J’ai deux amours /Mon pays et Paris

Pubblicato il 9 dicembre 2015, da Nel Mondo

J‘ai deux amours /Mon pays et Paris /Par eux toujours /Mon cœoeur est ravi cantava con successo Josephine Baker, interpretando sentimenti diffusi. Ma Parigi è cambiata, simbolo nuovo di paure e insicurezze. E gli elettori riflettono i nuovi sentimenti.

E’ pur vero quello che scrive il mio amico Stefano Ceccanti sull’Unità di ieri che con il doppio turno i conti si fanno alla fine, ma questo è vero dal punto di vista istituzionale. Da quello politico invece resta il fatto che FN è in Francia il primo partito, anche se attualmente in parlamento ha solo due deputati (a dimostrazione che le leggi elettorali possono portare a deformazioni della rappresentanza inaccettabili). E lo era nei sondaggi anche prima dei sanguinari attentati. E del resto è un sentimento politico che si allarga in Europa. Così è successo da ultimo in Polonia.

Con questi fatti bisogna fare i conti. Non illudendosi che non ci riguardi. Guardando alla sostanza dei messaggi che riceviamo.

L’affermazione di Le Pen è una vittoria sul piano culturale. A noi della sinistra che abbiamo sempre una certa presunzione di supremazia culturale può fare schifo ma la sostanza è chiara. Le Pen vince parlando ai ceti popolari, ai pensionati, alle casalinghe agli operai, ai piccoli artigiani e commercianti spaventati, proponendo loro una rappresentazione dei loro sentimenti. Con promesse insostenibili (la pensione a sessant’anni ad esempio) ma facendoli sentire rappresentati. E l’inseguimento a destra di Sarkozy (Berlusconi con Salvini?) ne convalida le proposte. C’è anche una estraneità alle famiglie politiche tradizionali che affascina elettori vecchi e nuovi (come per M5S in Italia).Marion Marechal-Le Pen

La sinistra francese non ha elaborato una risposta. E’ dentro il passato. Così il Partito Socialista perde 5 punti. Perché ha abbandonato politiche di sinistra come anche in Italia i nostalgici del passato dicono? Difficile sostenere questa tesi se poi coloro che dovrebbero raccoglierne i frutti hanno sconfitte ancora più eclatanti: i verdi dimezzano i voti, il Front de Gauche resta ininfluente, calando dal 5.8 al 4%, giusto quello che serve per indebolire ulteriormente una proposta della sinistra.

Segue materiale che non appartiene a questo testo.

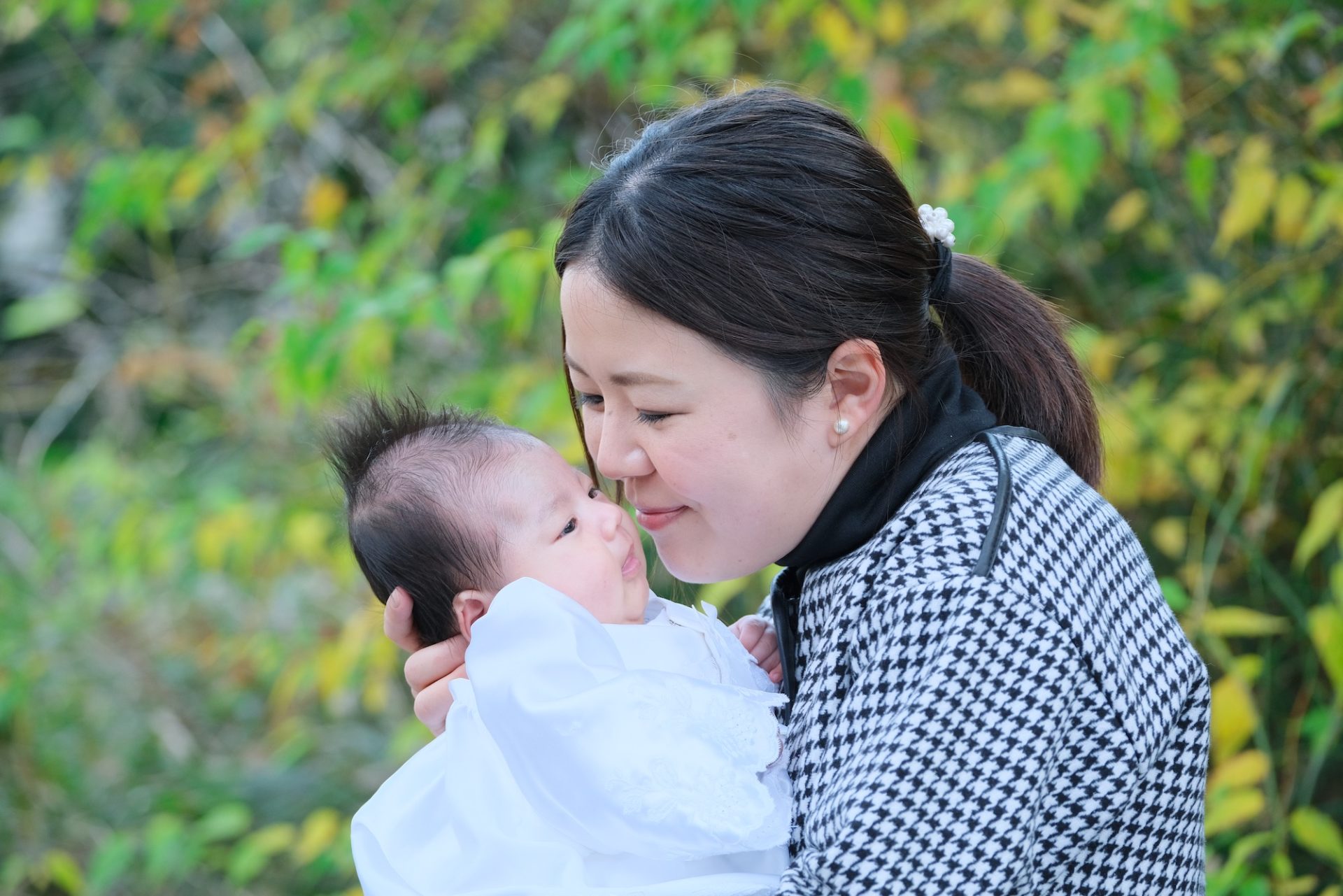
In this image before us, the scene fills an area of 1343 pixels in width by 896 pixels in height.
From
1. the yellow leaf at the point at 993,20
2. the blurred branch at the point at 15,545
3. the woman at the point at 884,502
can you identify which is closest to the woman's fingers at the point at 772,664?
→ the woman at the point at 884,502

Il tema si presenterà anche in Italia con l’appuntamento ormai vicino delle amministrative. Votano le maggiori città ed è inutile pensare che non possa prevalere un voto politico. Vengono al pettine certi nodi. Renzi ha coperto molto con la sua indubbia capacità comunicativa e con una positiva azione di governo. E i risultati francesi confermano: i voti dell’area tradizionale di sinistra non sono sufficienti per vincere, cosa che una parte dei dirigenti del PD non vuole accettare. Però ha fatto in una certa misura la parte più facile del lavoro. Dando espressione ad una voglia di cambiamento dell’opinione pubblica (la rottamazione), dando una immagine semplificata delle cose: siamo in ritardo per l’incapacità dei miei predecessori, adesso ci sono io. Le cose si fanno anche, ma anche lui deve fare i conti con i tempi che sono comunque lunghi, con difficoltà strutturali complicate da superare.

Ed allora emergono queste due questioni cui accenno brevemente: manca l’elaborazione di un pensiero strutturato capace di affrontare queste sfide. Non ci sono luoghi in cui possa avvenire questa elaborazione. Eppure ripeto: la sconfitta della sinistra francese è una sconfitta culturale, frutto della incapacità di offrire risposte alle nuove paure e insicurezze. Lo stesso ottimismo di Renzi può apparire eccessivo a chi comunque non vede cambiamenti delle proprie prospettive.

La crisi del partito è grave e non basta una iniziativa un po’ improvvisata di banchetti, buona per aver un po’ di spazio sui giornali non per correggere il problema che c’è. Il partito non ha guida. E sui territori Renzi nella fase iniziale ha scelto la fedeltà piuttosto che le capacità. E oggi purtroppo ci sono le conseguenze. Esiste forse il PD veneto? Mi sembra che non esista più né dal punto di vista organizzativo né politico, in attesa di un congresso che non si sa se e quando ci sarà. Occorre por mano con ostinazione a queste due questioni. Nascondersele peggiora la situazione.